■ Text shown ■
────────────────────────────────────────

I was impressed by your expressive and unabashed voice; it's great to read a few honest, 'all-out' posts every once in awhile (seems harder and harder to find these days). Your kids also look like a ton of fun (and work, hah)!



Oh you know compliments will get you everywhere with Dual Mom, right? I’m still wondering if “expressive and unabashed” is his way of saying I’m opinionated and swear too much? So of course after these flattering words he wanted something (don’t they all). He asked if I would place a link to his website Arizona Treatment Centers on my blog…dude even offered to pay me. Crazy right! I declined. In my response back to him I said “My blog is the one thing in my life that is completely about me. I don't do it to pay the bills, or for the benefit of the kids. I do it because I love to write, I love to make my readers chuckle once in a while and I love the feeling I get when I know I've made someone smile.”

However, Denny’s mission strikes a chord with me and I agreed to do a post highlighting his efforts. Since I'm all about serving my community and making the world a better place (don't laugh arseholes) here goes nothing.

You see, I wasn’t always the fierce, strong shit kicker that you all know and put up with love. I’m the product of a severely alcoholic, abusive father. Don’t get your tissues and sympathy cards out yet, I’ve obviously lived to tell the tale and besides severe issues with letting my walls down it hasn’t altered me too much.

But when I sit and think about it…when I really sit and think about it…it still makes me sad.

My father was a wonderful man. He was warm, caring, beautiful, strong - when he was sober. When he was drunk, he was angry, hurtful, god so angry. I remember the anger most. You know how people talk about wonderful childhood memories, memories of doing fun things with their parents/siblings. Memories of great holidays and loving times spent with family. I don’t have those. I have memories of being afraid, knowing that it’s Friday night and that Dad got paid. At 5, 6, 7 years old, I have memories of being afraid. Because when Dad was drinking, home was not a fun place to be. My most vivid childhood memory was of my 18 year old sister’s going away party. She was leaving for Toronto to go to school. The night before she left my father got drunk and threw my aunt across the room because she said something that made him angry. I was 8. The aunt in question had cancer at the time. Those are the childhood memories I have.

────────────────────────────────────────

■ Information shown ■
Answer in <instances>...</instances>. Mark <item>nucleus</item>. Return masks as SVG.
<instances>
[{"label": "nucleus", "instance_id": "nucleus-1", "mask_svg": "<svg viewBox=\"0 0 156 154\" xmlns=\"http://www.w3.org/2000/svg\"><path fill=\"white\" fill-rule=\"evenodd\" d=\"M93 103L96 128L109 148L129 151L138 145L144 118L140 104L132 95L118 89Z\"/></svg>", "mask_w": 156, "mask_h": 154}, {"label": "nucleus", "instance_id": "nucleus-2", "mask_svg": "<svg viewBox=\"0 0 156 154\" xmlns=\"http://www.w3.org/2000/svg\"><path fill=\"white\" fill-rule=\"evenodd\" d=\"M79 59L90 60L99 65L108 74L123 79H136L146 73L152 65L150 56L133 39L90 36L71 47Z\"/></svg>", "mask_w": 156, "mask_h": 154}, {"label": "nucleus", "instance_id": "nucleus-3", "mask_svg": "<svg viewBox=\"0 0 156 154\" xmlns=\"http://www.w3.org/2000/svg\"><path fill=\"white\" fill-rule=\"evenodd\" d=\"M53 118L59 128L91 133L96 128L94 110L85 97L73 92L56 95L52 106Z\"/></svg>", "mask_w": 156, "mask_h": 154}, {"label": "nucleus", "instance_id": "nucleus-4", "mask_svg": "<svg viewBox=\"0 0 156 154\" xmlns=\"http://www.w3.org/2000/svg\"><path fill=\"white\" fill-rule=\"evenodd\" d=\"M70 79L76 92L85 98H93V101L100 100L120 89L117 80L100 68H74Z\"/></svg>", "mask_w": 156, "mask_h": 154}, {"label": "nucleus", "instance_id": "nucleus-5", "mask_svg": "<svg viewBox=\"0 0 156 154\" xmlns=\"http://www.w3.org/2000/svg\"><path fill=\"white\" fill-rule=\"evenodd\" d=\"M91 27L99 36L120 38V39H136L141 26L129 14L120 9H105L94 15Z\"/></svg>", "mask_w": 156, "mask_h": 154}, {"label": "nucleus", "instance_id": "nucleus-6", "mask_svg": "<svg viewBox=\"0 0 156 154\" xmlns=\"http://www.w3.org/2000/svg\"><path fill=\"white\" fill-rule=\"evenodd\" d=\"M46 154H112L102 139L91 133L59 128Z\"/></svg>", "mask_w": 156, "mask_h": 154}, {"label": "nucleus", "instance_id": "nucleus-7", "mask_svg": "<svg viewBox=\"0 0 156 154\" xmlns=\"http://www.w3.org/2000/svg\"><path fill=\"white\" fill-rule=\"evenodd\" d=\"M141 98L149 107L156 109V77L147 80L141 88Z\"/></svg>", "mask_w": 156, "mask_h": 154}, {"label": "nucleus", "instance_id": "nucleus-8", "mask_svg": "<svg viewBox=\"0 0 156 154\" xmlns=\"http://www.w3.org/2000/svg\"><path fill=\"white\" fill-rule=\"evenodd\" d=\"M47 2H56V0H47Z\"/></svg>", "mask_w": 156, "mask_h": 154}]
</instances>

────────────────────────────────────────

■ Tasks to carry out ■
A: In the blog post about growing up with an alcoholic father, what did the father do the night before the 18-year-old sister left for Toronto?
B: Continue the blog post about growing up with an alcoholic father, starting after its last sentence.
The data has no connection to the blog post about growing up with an alcoholic father.

■ Exercise answers ■
A: He got drunk and threw the aunt across the room because she said something that made him angry.

B:
He went for treatment after that. He spent 3 weeks in an addiction facility. When he came home he was a new man. God I remember that month he was sober. I remember not being afraid, for the first time in my life. A month, he had the strength to last a month before he relapsed.



Children of alcoholic parents blame themselves for their parents addictions. If I was a better child he wouldn’t drink. If I clean my room he’ll come home sober. If I make him laugh he won’t need that beer. It is without a doubt, one of the most incredible fucking burdens you can place on an innocent child.



My mother finally found the courage to kick him out of the house when I was 11 years old. I remember it vividly. The last straw, so to speak, was him leaving me on the couch the day I got home from a tonsillectomy. My mother was working a night shift, left me - thinking Dad would be home in one hour to look after me. He came home, grabbed his beer, gave me $5 to get treats (yeah because that did me a lot of fucking good when I couldn’t eat asshole) and left to go drink with friends.



When he got home the following day I remember my mother standing at the counter peeling potatoes. He came in the door and she said, without looking at him, “Your bags are packed in the bedroom, get them, and get out. I’m not arguing with you, you left our daughter to potentially choke to death on her own blood, get your goddamn bags and get out. If you don’t I’ll call the police, but right now I’m not sure if I’ll call before or after I use this knife”. He came back in after taking his bags to the car, “I need my boots.” he said. I went to the closet and got his boots and rushed them to him. I wanted him to leave that badly. I was 11 years old and I couldn’t wait for my father to leave.



I remember it like it was yesterday. This man had terrorized my mother for over 20 years. There were times she feared for her life and the life of her family. And she finally found the courage to stand up to him.



Go Mom!!



He moved to another province after that. He would call periodically when he was drunk. Ranting and raving about how much he loved us. As we grew up we stopped taking his calls. The last time I spoke with my father was 3 days after my mother died. I was 22. He called, not knowing mom had died and started into his drunken diatribe. He called my mother a bitch. I responded, “Mom is dead, as far as I’m concerned I have no parents. Do not ever call me again because as far as I’m concerned, I’m burying both my parents today.”



Dad has eight grandchildren he’s never met. He has four grown children he hasn’t seen in over 20 years. He has an entire family filled with loving, awesome people that he’ll never get to know or love, or be loved by. Because he loved alcohol more. He’s 70 years old and has an entire family that would love nothing more than to love him, have him here with us, have him as a grampy to our children, but he made that impossible.



It was not my responsibility as a child to make my father want to be sober. It was not my fault. It was not my fault. It was not my fault. How many times do I have to repeat it before I believe it?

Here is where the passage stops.